Reviewing two or more books simultaneously is rarely easy. It is all the more difficult when those books are bound as one, as is the case with Prof. Gray's Strategy for Chaos. There are at least two, probably three, books at work here. One is a revisitation of what constitutes strategy, particularly the dimensions one should keep in mind when analyzing or creating strategy. Another is a deconstruction of chaos theory and its fundamental incompatibility with strategy making. The last applies a new theoretical framing of Revolutions in Military Affairs to historical cases to show how strategy illuminates lessons from RMAs and vice versa.

That two of these books, if published separately, would be comparatively short is a good thing. As it now stands, this volume is exceedingly dense, a problem exacerbated by impenetrable prose. Prof. Gray tacitly recognizes this when he charmingly acknowledges in the preface that "some might claim it is a multiple analytical pile-up." Interesting choice of words. Never have more chapters in one book contained a synopsis of what is in each of the other chapters—a literary device normally isolated in the preface.

Those who have read Prof.
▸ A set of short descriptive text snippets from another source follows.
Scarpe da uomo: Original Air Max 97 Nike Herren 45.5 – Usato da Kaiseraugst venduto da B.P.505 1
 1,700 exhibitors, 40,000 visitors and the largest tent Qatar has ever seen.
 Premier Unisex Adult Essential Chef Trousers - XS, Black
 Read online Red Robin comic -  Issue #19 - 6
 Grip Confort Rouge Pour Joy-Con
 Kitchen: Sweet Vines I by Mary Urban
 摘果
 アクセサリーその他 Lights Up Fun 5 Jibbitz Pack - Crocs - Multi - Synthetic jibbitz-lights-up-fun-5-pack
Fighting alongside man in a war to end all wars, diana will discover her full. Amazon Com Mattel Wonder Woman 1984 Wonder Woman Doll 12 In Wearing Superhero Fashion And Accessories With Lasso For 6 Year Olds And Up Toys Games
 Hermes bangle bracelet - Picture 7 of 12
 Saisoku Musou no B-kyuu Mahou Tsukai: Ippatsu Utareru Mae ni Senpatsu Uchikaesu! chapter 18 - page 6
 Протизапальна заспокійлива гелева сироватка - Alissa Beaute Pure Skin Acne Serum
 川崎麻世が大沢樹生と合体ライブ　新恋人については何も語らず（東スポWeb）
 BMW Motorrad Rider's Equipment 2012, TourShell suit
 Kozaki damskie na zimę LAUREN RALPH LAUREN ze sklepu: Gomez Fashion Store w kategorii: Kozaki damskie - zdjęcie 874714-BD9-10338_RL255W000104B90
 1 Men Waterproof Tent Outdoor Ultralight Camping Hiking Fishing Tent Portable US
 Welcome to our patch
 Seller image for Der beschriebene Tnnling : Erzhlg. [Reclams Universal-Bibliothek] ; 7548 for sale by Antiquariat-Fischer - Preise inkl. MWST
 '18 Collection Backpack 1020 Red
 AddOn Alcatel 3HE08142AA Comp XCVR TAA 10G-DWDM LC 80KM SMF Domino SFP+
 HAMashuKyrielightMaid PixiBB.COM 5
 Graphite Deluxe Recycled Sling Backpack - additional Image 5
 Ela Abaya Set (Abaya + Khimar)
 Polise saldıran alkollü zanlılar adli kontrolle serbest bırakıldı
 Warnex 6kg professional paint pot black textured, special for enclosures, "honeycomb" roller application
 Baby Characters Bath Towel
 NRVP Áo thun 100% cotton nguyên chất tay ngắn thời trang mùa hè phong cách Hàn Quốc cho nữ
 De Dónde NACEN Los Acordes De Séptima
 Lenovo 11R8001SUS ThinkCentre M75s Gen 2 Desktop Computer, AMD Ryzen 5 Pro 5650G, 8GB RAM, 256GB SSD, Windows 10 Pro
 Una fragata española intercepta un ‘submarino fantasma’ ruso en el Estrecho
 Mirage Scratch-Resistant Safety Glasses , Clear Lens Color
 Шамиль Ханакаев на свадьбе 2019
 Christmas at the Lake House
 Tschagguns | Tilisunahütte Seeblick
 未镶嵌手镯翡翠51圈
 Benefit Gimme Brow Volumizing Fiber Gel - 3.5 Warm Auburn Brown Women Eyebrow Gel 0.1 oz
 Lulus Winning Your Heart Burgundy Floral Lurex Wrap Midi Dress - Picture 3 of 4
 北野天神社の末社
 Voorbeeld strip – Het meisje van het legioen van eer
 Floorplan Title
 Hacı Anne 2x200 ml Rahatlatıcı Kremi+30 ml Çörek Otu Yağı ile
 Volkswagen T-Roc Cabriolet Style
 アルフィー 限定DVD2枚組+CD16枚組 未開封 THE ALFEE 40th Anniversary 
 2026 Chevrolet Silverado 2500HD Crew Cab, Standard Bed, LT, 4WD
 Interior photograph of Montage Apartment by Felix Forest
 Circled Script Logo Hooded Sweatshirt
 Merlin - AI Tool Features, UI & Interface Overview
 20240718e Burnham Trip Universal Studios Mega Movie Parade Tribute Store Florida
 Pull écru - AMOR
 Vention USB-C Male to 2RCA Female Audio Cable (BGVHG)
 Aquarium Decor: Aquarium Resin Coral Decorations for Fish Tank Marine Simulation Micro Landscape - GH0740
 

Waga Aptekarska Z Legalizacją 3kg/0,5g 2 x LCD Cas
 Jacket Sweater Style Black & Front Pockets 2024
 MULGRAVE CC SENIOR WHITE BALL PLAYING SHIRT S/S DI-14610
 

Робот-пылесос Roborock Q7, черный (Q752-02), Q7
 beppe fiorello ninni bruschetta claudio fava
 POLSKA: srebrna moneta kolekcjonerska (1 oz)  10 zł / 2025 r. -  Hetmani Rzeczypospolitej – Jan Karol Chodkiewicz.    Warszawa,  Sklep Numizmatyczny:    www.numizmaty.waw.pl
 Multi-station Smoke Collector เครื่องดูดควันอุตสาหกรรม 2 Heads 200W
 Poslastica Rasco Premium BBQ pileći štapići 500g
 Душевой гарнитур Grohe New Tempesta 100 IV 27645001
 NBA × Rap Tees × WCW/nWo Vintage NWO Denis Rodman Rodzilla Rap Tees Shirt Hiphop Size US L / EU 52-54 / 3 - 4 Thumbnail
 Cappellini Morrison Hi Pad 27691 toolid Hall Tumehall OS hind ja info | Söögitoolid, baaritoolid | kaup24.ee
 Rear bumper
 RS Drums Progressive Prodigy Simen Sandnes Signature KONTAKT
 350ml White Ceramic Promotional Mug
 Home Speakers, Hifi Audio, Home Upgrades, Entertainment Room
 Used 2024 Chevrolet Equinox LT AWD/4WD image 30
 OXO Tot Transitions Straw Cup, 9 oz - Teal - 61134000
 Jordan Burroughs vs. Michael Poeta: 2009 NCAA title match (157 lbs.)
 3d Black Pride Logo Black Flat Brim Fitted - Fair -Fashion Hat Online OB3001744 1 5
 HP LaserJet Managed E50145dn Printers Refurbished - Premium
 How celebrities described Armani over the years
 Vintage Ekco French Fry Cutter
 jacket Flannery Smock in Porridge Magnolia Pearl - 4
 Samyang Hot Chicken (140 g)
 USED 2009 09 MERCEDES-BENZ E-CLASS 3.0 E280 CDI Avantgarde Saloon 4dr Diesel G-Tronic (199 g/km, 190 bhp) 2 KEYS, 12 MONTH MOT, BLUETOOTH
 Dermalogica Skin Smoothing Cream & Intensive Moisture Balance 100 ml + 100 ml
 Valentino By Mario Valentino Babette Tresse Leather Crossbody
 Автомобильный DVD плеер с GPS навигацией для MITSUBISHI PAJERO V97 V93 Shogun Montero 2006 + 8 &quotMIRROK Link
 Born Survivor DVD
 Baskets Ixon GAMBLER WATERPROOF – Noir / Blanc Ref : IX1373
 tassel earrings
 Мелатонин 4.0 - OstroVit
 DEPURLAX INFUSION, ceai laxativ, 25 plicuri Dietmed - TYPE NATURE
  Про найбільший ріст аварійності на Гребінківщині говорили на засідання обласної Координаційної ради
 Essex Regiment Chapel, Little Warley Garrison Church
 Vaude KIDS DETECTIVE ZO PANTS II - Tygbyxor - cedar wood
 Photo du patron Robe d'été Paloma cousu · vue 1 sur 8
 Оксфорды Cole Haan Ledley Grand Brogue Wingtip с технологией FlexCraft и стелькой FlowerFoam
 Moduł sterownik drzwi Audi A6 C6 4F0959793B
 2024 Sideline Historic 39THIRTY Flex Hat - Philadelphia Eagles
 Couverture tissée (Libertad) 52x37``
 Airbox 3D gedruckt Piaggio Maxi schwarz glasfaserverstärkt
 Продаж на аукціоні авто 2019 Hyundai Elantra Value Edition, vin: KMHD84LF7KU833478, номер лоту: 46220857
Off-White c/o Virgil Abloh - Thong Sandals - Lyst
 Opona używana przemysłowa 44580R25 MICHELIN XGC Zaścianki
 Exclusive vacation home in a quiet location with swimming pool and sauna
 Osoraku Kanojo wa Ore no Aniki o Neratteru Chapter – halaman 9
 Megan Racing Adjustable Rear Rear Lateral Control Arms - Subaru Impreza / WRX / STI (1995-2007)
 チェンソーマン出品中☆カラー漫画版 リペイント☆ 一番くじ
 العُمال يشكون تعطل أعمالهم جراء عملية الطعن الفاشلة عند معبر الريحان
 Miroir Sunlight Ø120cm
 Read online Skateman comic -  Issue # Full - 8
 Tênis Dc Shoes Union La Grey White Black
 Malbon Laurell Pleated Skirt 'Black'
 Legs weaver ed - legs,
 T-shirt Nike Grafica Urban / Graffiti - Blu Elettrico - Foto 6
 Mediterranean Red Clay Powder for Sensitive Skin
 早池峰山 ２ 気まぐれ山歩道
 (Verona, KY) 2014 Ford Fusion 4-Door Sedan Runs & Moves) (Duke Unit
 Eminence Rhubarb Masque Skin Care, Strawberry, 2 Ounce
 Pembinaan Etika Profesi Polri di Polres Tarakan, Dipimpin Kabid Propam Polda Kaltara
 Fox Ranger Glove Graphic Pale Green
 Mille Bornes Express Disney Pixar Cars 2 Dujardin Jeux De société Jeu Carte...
Gray will recognize the sharp observations on strategy and its making for which he is known. All of the chapters on "High Concept" (1) and "Strategy as Duel: RMA Meets the Enemy" (9) along with parts of "On Strategy I: Chaos Confounded?" (4) and "On Strategy II: The RMA Connection" (5), provide insights for the new student of strategy, and mindful nuggets of wisdom for the existing practitioner. Clearly the best discussion here is his exposition of key dimensions of strategy (pp. 121-28).

Prof. Gray's deconstruction of chaos theory and its applicability to strategy, embodied in Chapters 4 and 5 but also interspersed throughout the text, [End Page 321] is different from most treatments of the same. Gray's is a refreshingly different view. He extracts a fundamental view of chaos and then rejects its applicability to the instrumentality (and therefore predictability) of strategy. Working as he does at the level of social scientist, this would seem to be correct. The notion that some scientists and mathematicians see patterns (and thus predictability) at different planes of chaos does not enter Gray's analysis, though if it did it might have undermined his argument.

The RMA-related chapters—"RMA Anatomy" (2), "RMA Dynamics" (3), "On Strategy II" (5), along with the case studies on "The Napoleonic Revolution" (6), "The RMA of the First World War" (7), and "The Nuclear RMA" (8)—present the argument that RMAs are a form of strategy, and as such are not the discontinuous elements of history that adherents claim, since strategy itself is not discontinuous. Somewhat questionable is Gray's genesis of an "RMA life-cycle" so generic it can be applied to any strategy. That said, the subsequent mechanistic application of the "life-cycle" to the three case studies is more of a strength in that it "facilitate[s] focused comparisons" not often seen in the RMA literature.

At the end of the day, Prof. Gray has added to the thin collection of military books dealing with meta-theory—in this case theory about strategy theory, chaos theory, and RMA theory. His concern—repeated ad nauseum—over social scientists mining history for patterns suggests that this book is best read by academics and graduate students concerned with such arcane debates. Jacket blurb notwithstanding, policy-makers would be better served awaiting a clearer and more concise exposition of the points scattered throughout Prof. Gray's work.